Abb. 22.4 Das Zahnradmodell des Stillens (BFGM) (Wiedergabe mit freundlicher Genehmigung von Pérez-Escamilla, et al. [13]).

Das BFGM veranschaulicht, dass mehrere wichtige „Zahnräder“ – wie bei einem gut geschmierten Getriebe – synchron und koordiniert ineinandergreifen müssen, damit auch nach dem Scaling-up Schutz, Förderung und Unterstützung des Stillens effektiv gewährleistet bleiben. Es bedarf einer evidenzbasierten Anwaltschaft, um für den nötigen politischen Willen zu sorgen, Gesetze und Richtlinien zu erlassen, die das Stillen auf klinischer Ebene und innerhalb des Gemeinwesens schützen, fördern und unterstützen. Diese Achse aus Politik und Richtlinien wiederum treibt die Allokation der finanziellen und sonstigen Ressourcen an, die für die Personalentwicklung, Programmumsetzung und Werbung benötigt werden. Forschung und Evaluation sind erforderlich, um das für die Zielsetzung und systemweites Feedback erforderliche Zahnrad „Koordination“ des dezentralen Programms am Laufen zu halten. Das BFGM zeichnet sich durch eine hohe Konstruktvalidität aus und hat bereits dazu beigetragen, die Unterschiede in der Entwicklung der nationalen Stillraten zwischen Mexiko und Brasilien zu erklären (Abb. 22.5) [13].

Abb. 22.5

Abb. 22.5 Anwendung des Zahnradmodells des Stillens (BFGM) zur Erklärung der unterschiedlichen Stillraten in Brasilien und Mexiko (Wiedergabe mit freundlicher Genehmigung von Pérez-Escamilla, et al. [13]).

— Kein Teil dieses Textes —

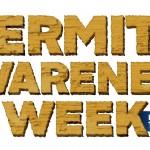 It's Termite Awareness Week!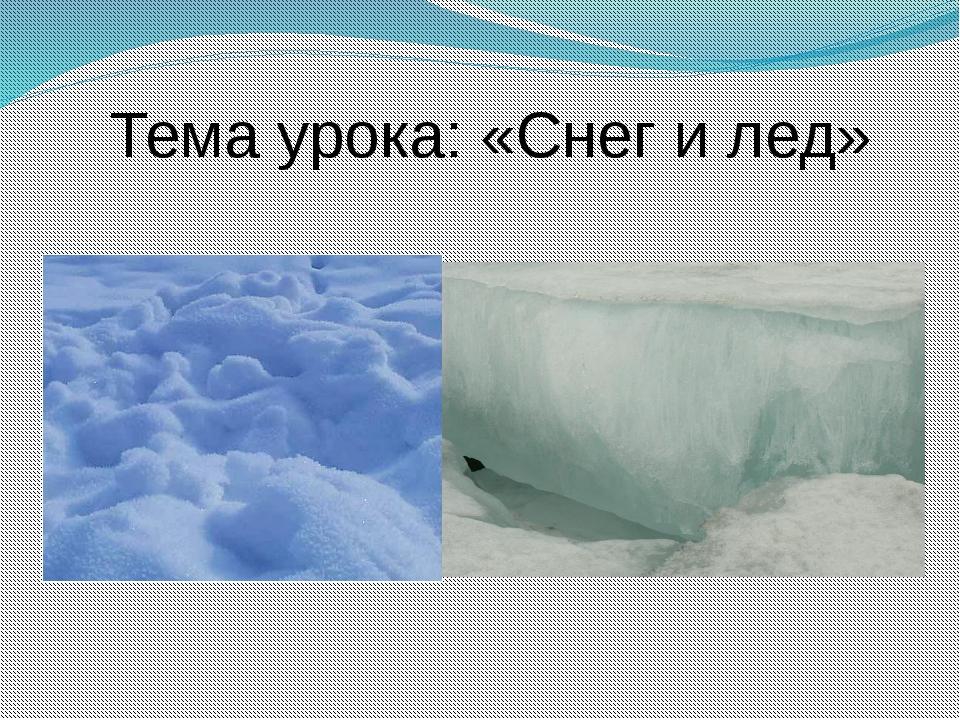 Тема урока: «Снег и лед»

Das BFGM ist im Prinzip ein spezifisches CAS-Skalierungsmodell. Das nichtlineare Zahnradmodell veranschaulicht das perfekte Ineinandergreifen von Faktoren im Sinne eines „perfekten Sturms“, das laut dem CAS-Konzept für eine erfolgreiche Emergenz von nationalen Stillprogrammen unerlässlich ist. Laut dem BFGM verhalten sich nationale Stillprogramme wie ein Motor, bei dem verschiedene sektorenübergreifende und miteinander verzahnte Elemente von einem Hauptantriebsrad mittels Feedbackschleifen koordiniert werden, damit der gesamte Motor reibungslos läuft. Das BFGM erkennt an, dass einflussreiche FürsprecherInnen und Führungspersönlichkeiten einbezogen werden müssen, um eine starke Nachfrage und Akzeptanz für die Programmangebote zu schaffen (skalenfreie Netzwerke). Es enthält u.a. das Zahnrad „evidenzbasierte Anwaltschaft“, das oft als erstes organisiert wird, um das Fundament für den Aufbau der gesamten Maschinerie zu legen, lange bevor substantielle Veränderungen des Stillverhaltens tatsächlich sichtbar werden (Phasenübergänge). Und nicht zuletzt erkennt das BFGM an, dass die Zahnräder zwar in allen Ländern wahrscheinlich die gleichen sind, aber die Bolzen und Schrauben, die das Getriebe zusammenhalten, je nach Kontext unterschiedlich sein können (Pfadabhängigkeit) [41].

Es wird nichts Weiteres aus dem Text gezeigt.